レディ・キルマリア――――数百年前に名を馳せたと言われる伝説の吸血鬼。“吸血姫”の二つ名で今なお怖れられるリリィとアケディアスの伯母だ。
そんな彼女までもが救援に駆け付けた。俺は面識が無いから分からないが、リリィとアケディアスの反応を見る限り、レディ・キルマリアが此処に姿を見せたは異例中の異例なようだ。
「まだ動けるか、ラムダ=エンシェント? 今すぐにでも貴様を殺してやりたいが、今は一時休戦だ。先ずはこの包囲網を破る……!!」
「ルドルフ……ヴォルクワーゲン……!」
そして、俺の目の前に現れたのは白い戦闘服を纏い、合金で出来た棒状の武器を装備した獅子の獣人。
ルドルフ=ヴォルクワーゲン――――魔王軍の幹部で、“若獅子”と呼ばれた戦士。俺とは浅からぬ因縁にある相手だ。そんな人物が俺を守る為に現れた。
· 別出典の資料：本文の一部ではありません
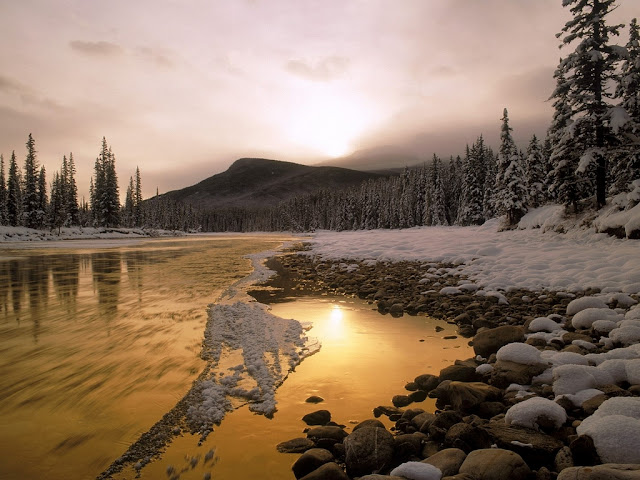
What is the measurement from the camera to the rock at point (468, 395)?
453cm

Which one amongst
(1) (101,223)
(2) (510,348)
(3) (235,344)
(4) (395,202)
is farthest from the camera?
(4) (395,202)

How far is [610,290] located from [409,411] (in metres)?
7.69

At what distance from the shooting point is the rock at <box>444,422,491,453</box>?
3.65 meters

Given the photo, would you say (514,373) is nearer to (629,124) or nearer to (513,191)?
(629,124)

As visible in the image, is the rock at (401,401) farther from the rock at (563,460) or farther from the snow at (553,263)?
the snow at (553,263)

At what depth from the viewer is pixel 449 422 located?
4.08m

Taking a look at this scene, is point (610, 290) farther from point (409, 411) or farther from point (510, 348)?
point (409, 411)

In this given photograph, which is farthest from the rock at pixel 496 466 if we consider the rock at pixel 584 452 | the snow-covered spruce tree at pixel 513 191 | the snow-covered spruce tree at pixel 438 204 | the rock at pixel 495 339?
the snow-covered spruce tree at pixel 438 204

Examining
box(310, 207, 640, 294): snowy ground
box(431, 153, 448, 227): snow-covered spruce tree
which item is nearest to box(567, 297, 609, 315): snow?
box(310, 207, 640, 294): snowy ground

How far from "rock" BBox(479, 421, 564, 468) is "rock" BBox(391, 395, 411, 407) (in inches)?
52.2

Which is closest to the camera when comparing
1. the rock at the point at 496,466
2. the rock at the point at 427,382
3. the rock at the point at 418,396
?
the rock at the point at 496,466

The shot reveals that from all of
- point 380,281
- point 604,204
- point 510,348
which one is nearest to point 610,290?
point 510,348

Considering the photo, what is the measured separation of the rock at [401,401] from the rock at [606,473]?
231 cm

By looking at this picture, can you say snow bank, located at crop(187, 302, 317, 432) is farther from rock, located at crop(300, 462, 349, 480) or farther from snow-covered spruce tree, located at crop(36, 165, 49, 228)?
snow-covered spruce tree, located at crop(36, 165, 49, 228)
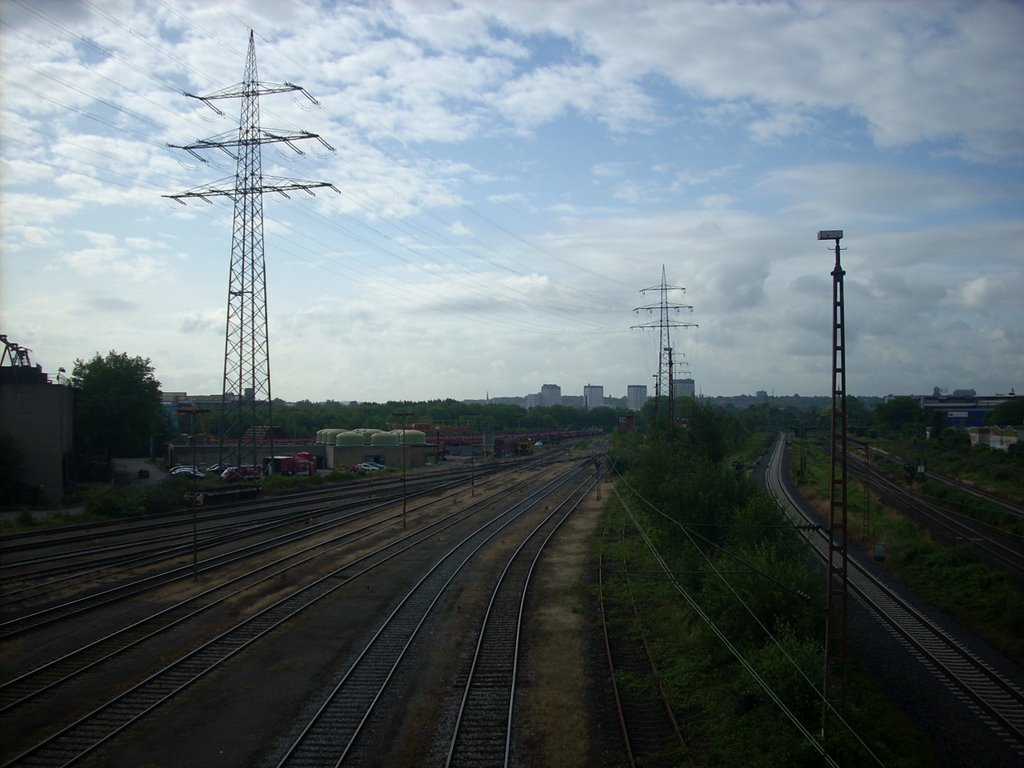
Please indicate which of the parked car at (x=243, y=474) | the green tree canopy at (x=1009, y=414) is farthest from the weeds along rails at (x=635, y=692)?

「何を呆けている? オレは『まだ動けるか』と訊いたんだ! 動けるなら手を貸せ、動けないなら地面を舐めながら寝ていろ……!!」
「愚問だな、俺は死ぬまで戦うと決めている! お前こそ俺に付いてこれるか、ルドルフ?」
「フッ、片腕も片目も無い貴様に凄まれても迫力に欠けるな! さっさと此処を切り抜けて身体を治せ。それまで決着はお預けだ!」
「その誘い、乗った! じゃあ、先ずは行く手を阻むウリエルを下す!! ルドルフ、合わせるぞ!!」
「あの真っ赤な機械天使の事だな? 確かに一番強そうだ、倒しがいがあるな! 行くぞ……ガォォーーーーン!!」
ルドルフは俺を憎んでいる。だが、そんな燃え盛る復讐心を押し殺して、彼は窮地を抜ける為に共闘の道を選んだのだ。
ならば、その心意気に応えるのが俺の役目だろう。
すでにみんなの協力で機械天使の軍勢は半壊している。さっきまでは見えもしなかった勝利への“希望”が観えてきた。これならば、きっとみんなを助けられる。
そんな歓喜に満ちた感情が俺の身体を動かしていく。
「てめぇ等、何者だ!? アーティファクトを手にして、女神アーカーシャに反旗を翻す貴様たちは一体何なんだ!!」
「アタシ等は世界への反逆者! 古代文明の死者たちの無念を胸に灯して立ち上がった復讐者!! 心して聴け、我らの名は『ラストアーク騎士団』!! 女神アーカーシャを倒す為に立ち上がった――――“最後の希望”だァァ!!」
「ラストアーク……騎士団……!」
そして、俺たちに希望を運んだ者たちの名はルリによって明かされた。
その名は『ラストアーク騎士団』――――ノアの名前を冠した騎士団。それが、エンゲージなる人物が水面下で準備した組織の名だった。女神アーカーシャを討つための組織。ならば彼女たちは俺たちの心強い味方なのだろ。
遂に動き出した“最後の希望”。無惨な敗北に打ちのめされ、絶望の淵に立たされた俺たちの前に現れた希望。
きっと、ここから俺たちの反撃が始まるのだろう。